Notre Dame Academic awarded 2008 Sydney Peace Prize

Document Type

Media Release

Publication Date

Spring 12-11-2008

Publisher Name

The University of Notre Dame, Broome Campus

Publication Place

Broome

Abstract

Prominent Indigenous leader and Professor at The University of Notre Dame Australia’s, Broome Campus, Patrick Dodson, was awarded the 2008 Sydney Peace Prize on 6 November.

The award was made for Professor Dodson’s ‘courageous advocacy of the human rights of Indigenous people, for distinguished leadership for the reconciliation movement and for a lifetime of commitment to peace with justice through dialogue and many other expressions of non-violence.’

The Sydney Peace Prize is the only international peace prize awarded in Australia and is given to people who make significant contributions to peace with justice. Patrick is only the second Australian recipient.

In 2001, former Governor-General Sir William Deane was awarded the prize and other winners include Archbishop Desmond Tutu and former UN High Commissioner for Human Rights, Mary Robinson.
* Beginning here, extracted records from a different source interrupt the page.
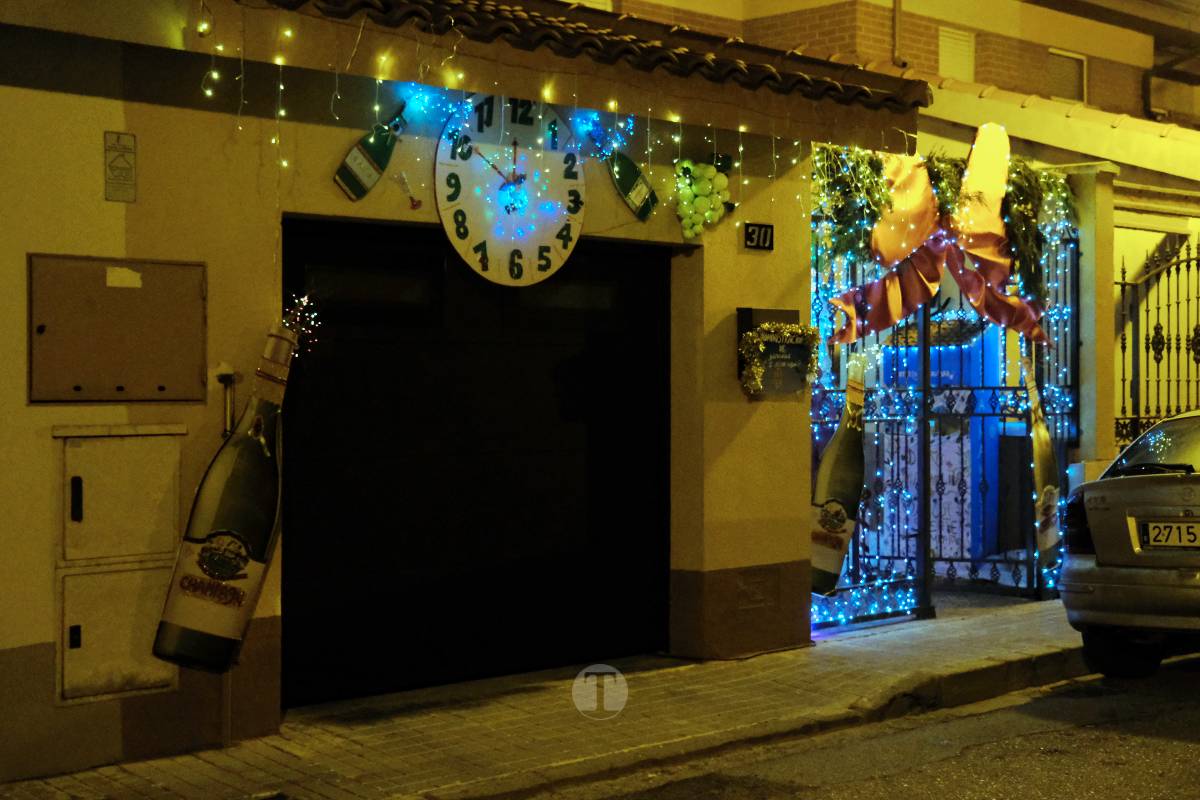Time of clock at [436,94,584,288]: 11:51
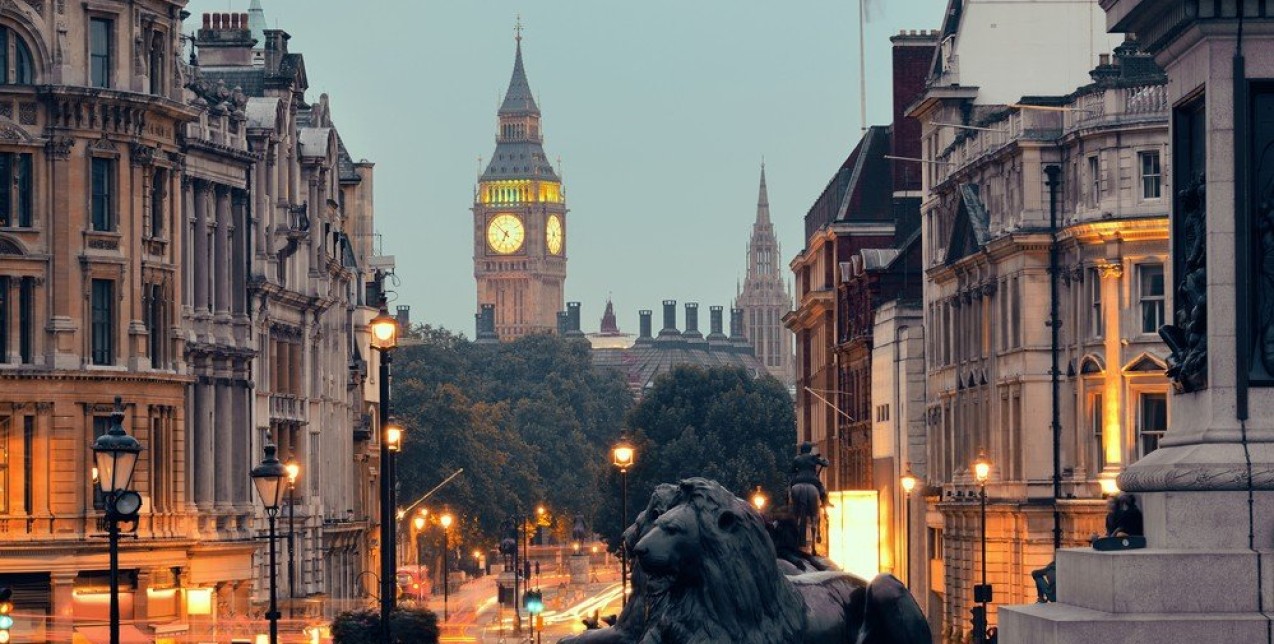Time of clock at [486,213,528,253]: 6:52
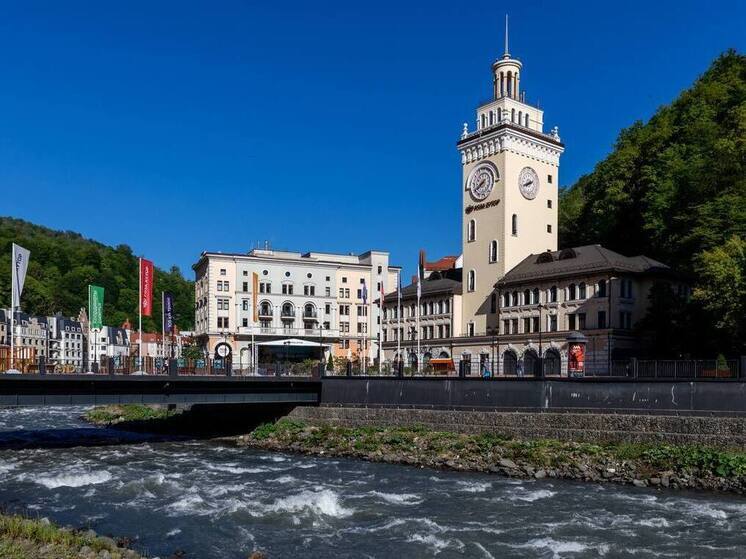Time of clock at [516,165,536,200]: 7:40
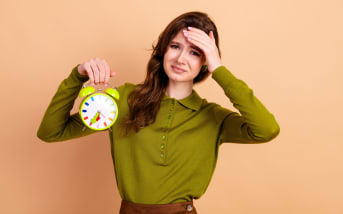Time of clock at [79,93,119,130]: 6:34
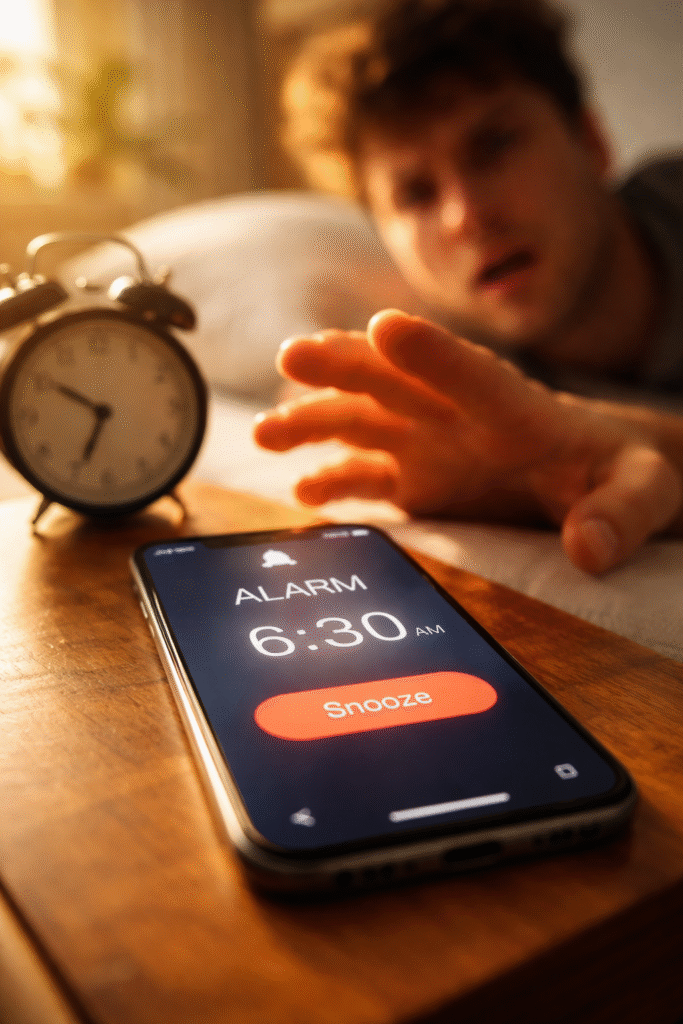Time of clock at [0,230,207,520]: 6:50
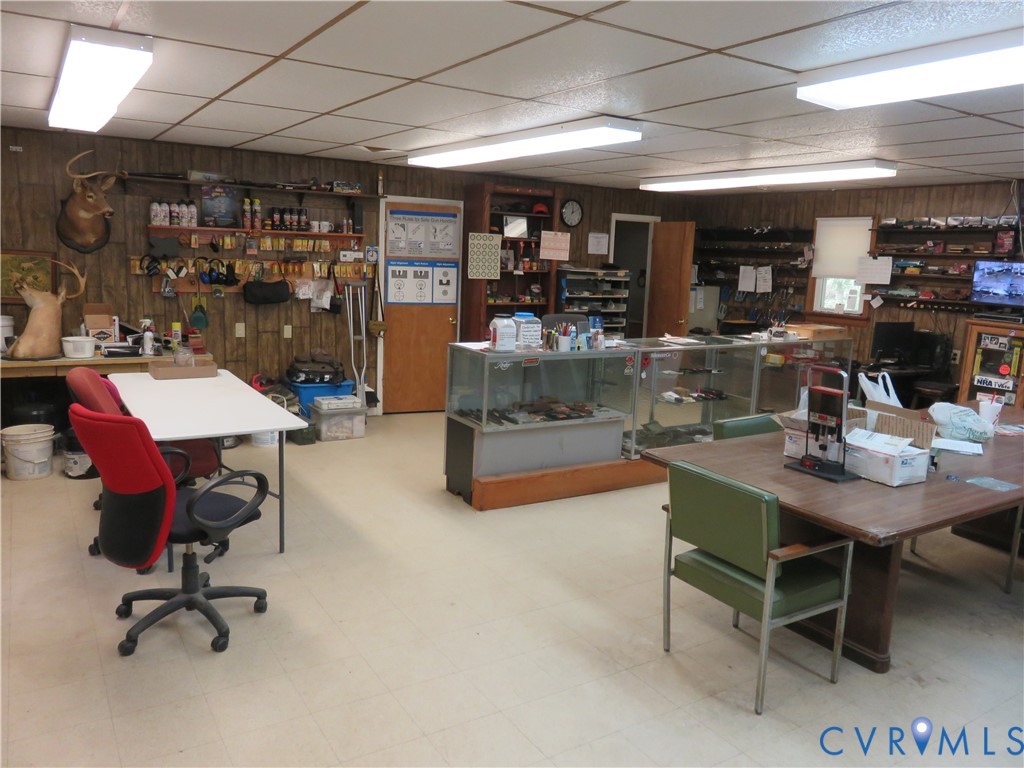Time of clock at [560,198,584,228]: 12:10
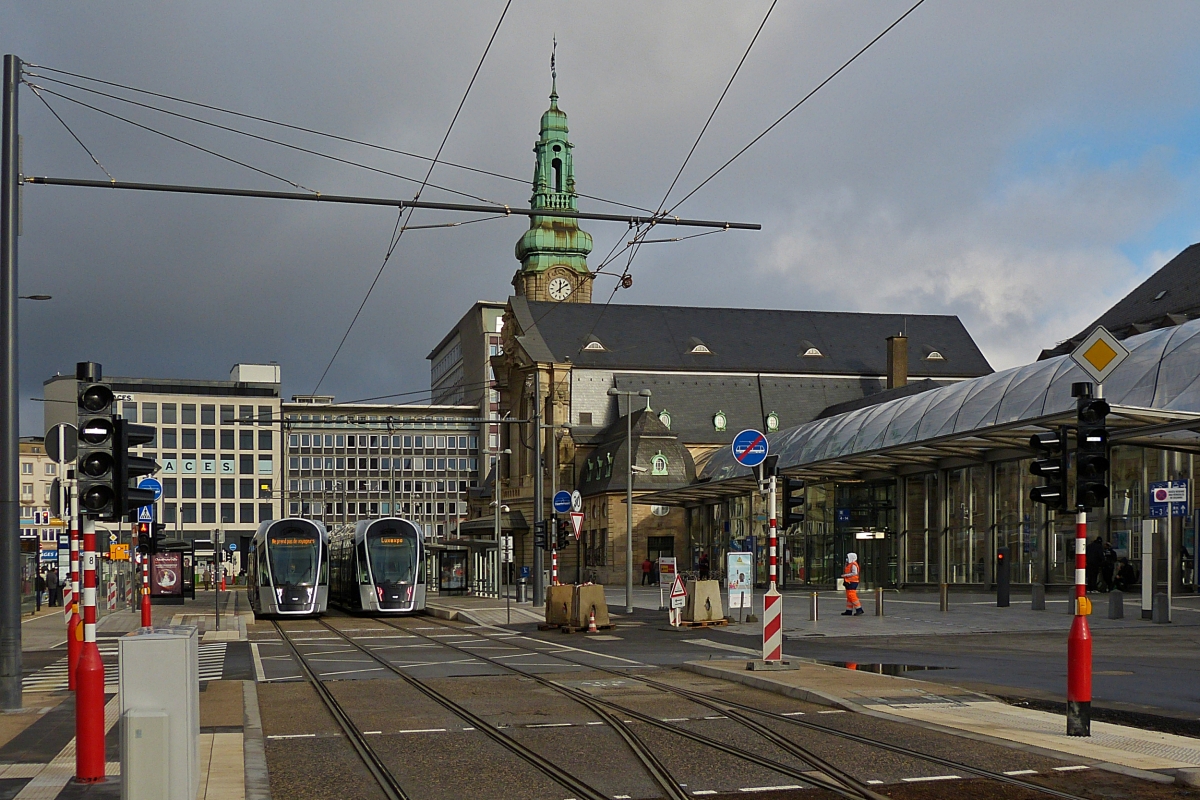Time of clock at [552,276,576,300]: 12:09
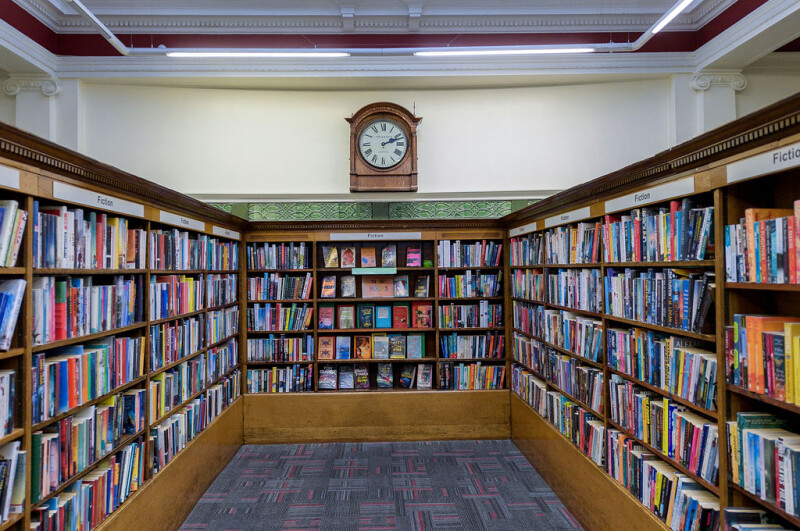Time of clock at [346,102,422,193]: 2:11
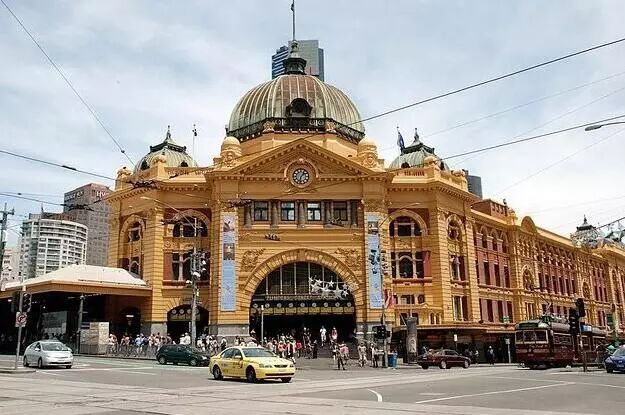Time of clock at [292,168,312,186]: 1:32
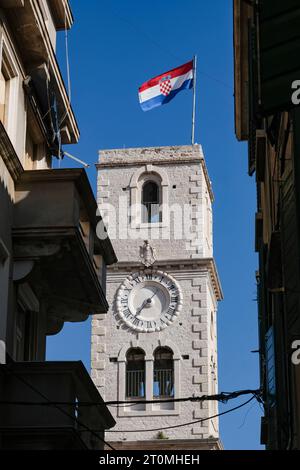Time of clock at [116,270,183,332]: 7:37
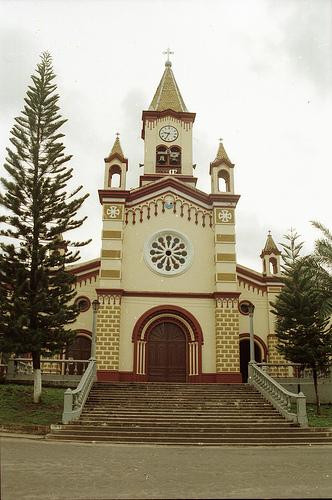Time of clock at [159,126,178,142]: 9:34
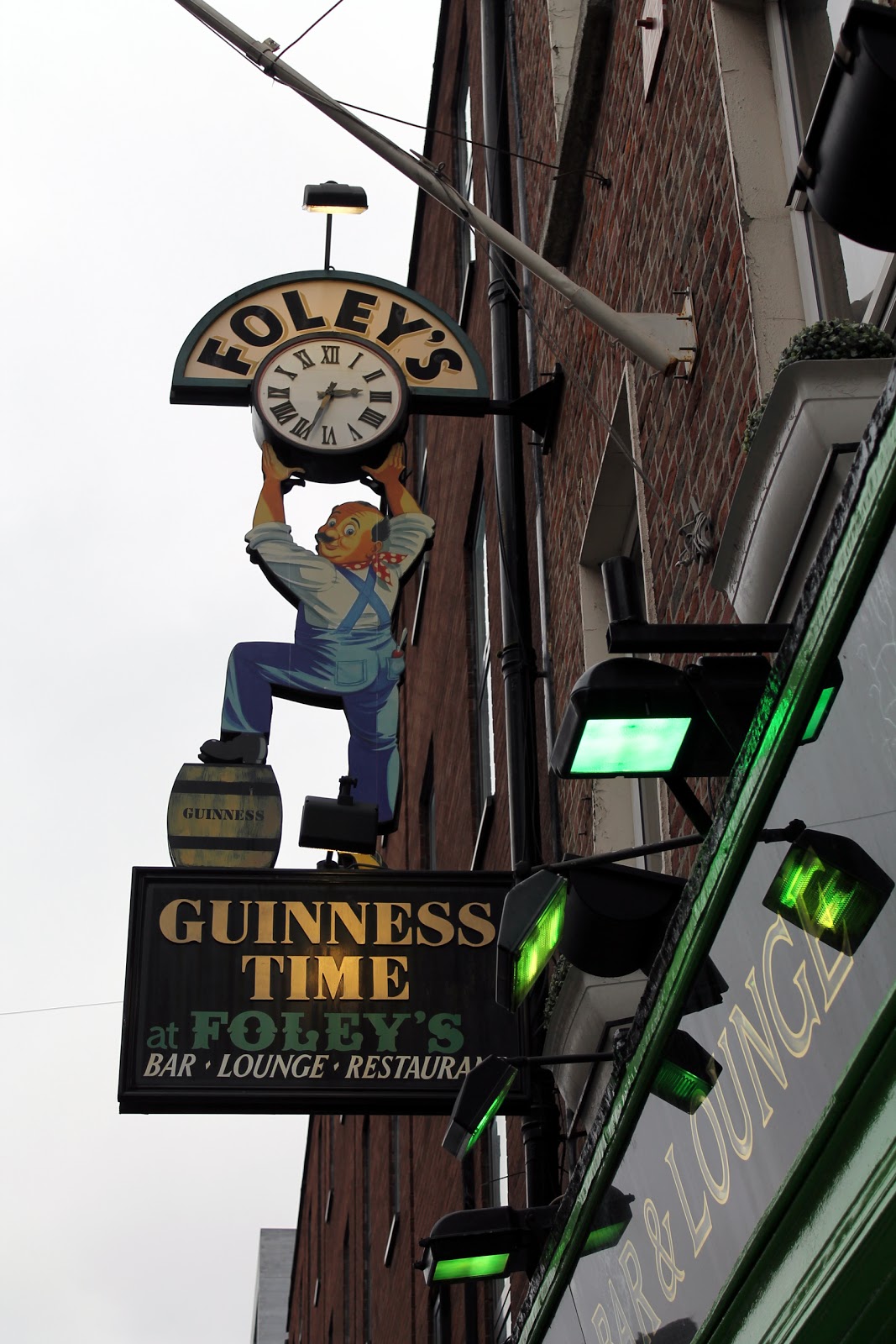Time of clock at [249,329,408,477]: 2:33
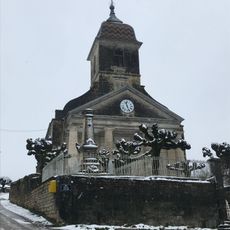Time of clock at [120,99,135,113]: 11:26
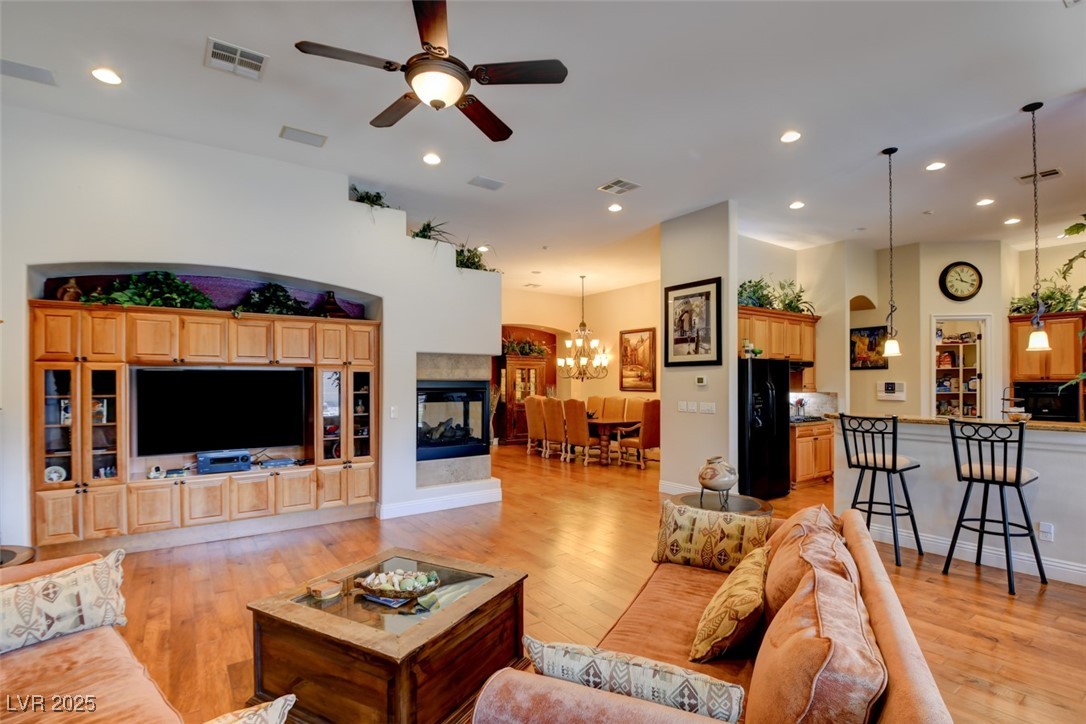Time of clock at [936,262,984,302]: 11:18
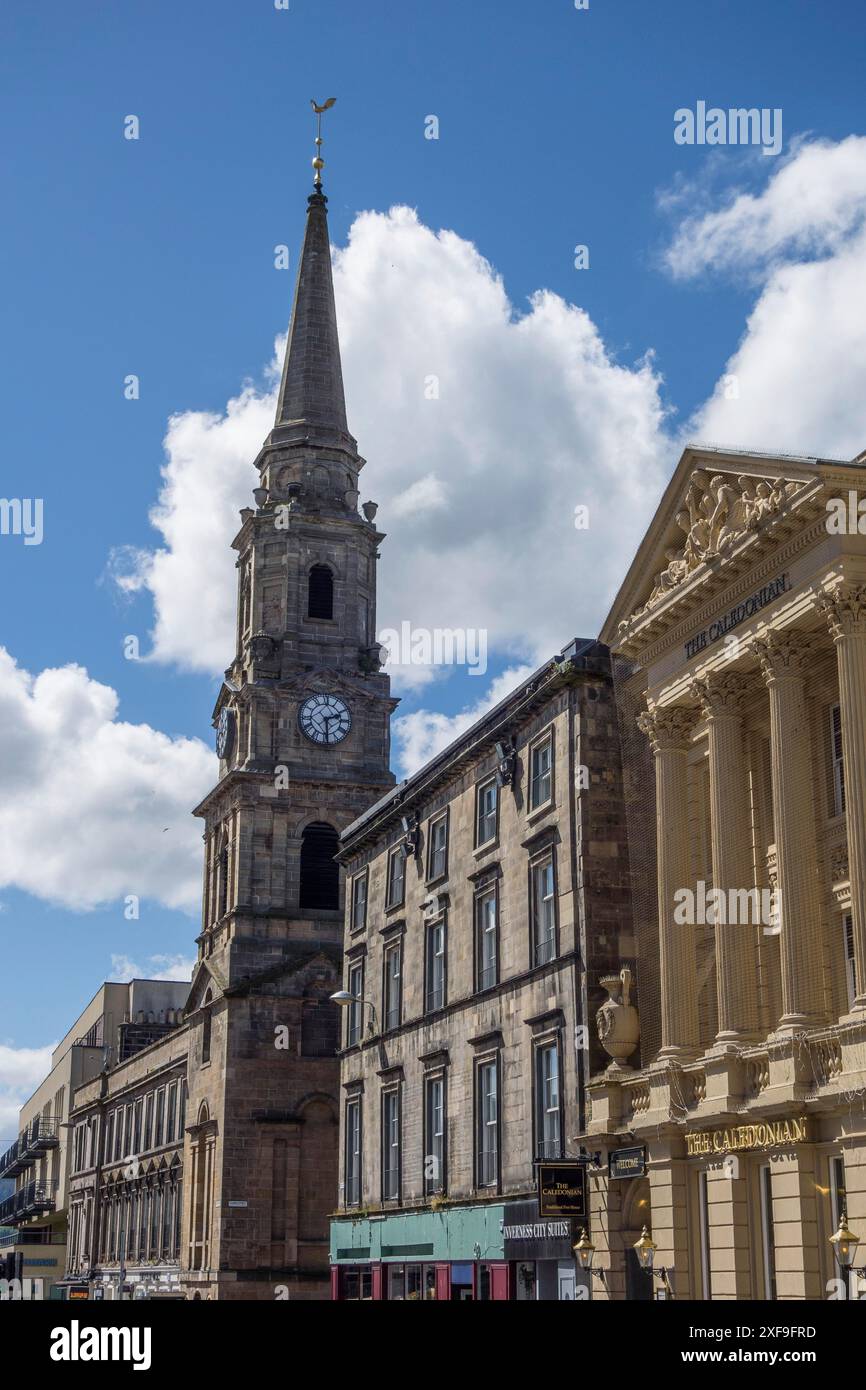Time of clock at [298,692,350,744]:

Commenting on the news of this year’s choice of the Sydney Peace Prize, the Director of the Edmund Rice Centre, Phil Glendenning said ‘This is a wonderful choice. Patrick is a great communicator, a significant leader, the nearest Australia has to a Nelson Mandela.’

Professor Dodson delivered the City of Sydney Peace Prize Lecture on 5 November at the Sydney Opera House.

In the lecture he said, “There are times in the life struggle for justice and peace when one wonders if your voice is ever heard or your message understood by anyone. It gives me great satisfaction to know that tonight the many voices of the Aboriginal leaders who have gone before me have in fact been heard and that their days of mourning are beginning to be responded to by a nation and world that has for so long appeared disinterested and deaf to our cries for, in the words of Archie Roach, A Justice Done.”

Professor Patrick Dodson is one of the nation's best-known leaders in the advancement of Reconciliation, and is the founder of national Aboriginal advocacy organisation, the Lingiari Foundation.

Professor Patrick Dodson is a Yawuru man from Broome, Western Australia. As the former Chairman of the Council for Aboriginal Reconciliation, he advanced national and international debate on the rights of Indigenous Australians and the dire need for a transformation of relationships between the wider nation state, its citizens and the first people of this continent.

He was also a Commissioner within the land-mark Royal Commission into Aboriginal Deaths in Custody in Australia. Concluding his lecture, Professor Dodson stated, “Our nation, Australia, now has the chance to construct a new society built on equality and justice and in harmony with the land and its people. It is not an impossible task provided that we have the love and enthusiasm to begin the journey – the rest will follow.”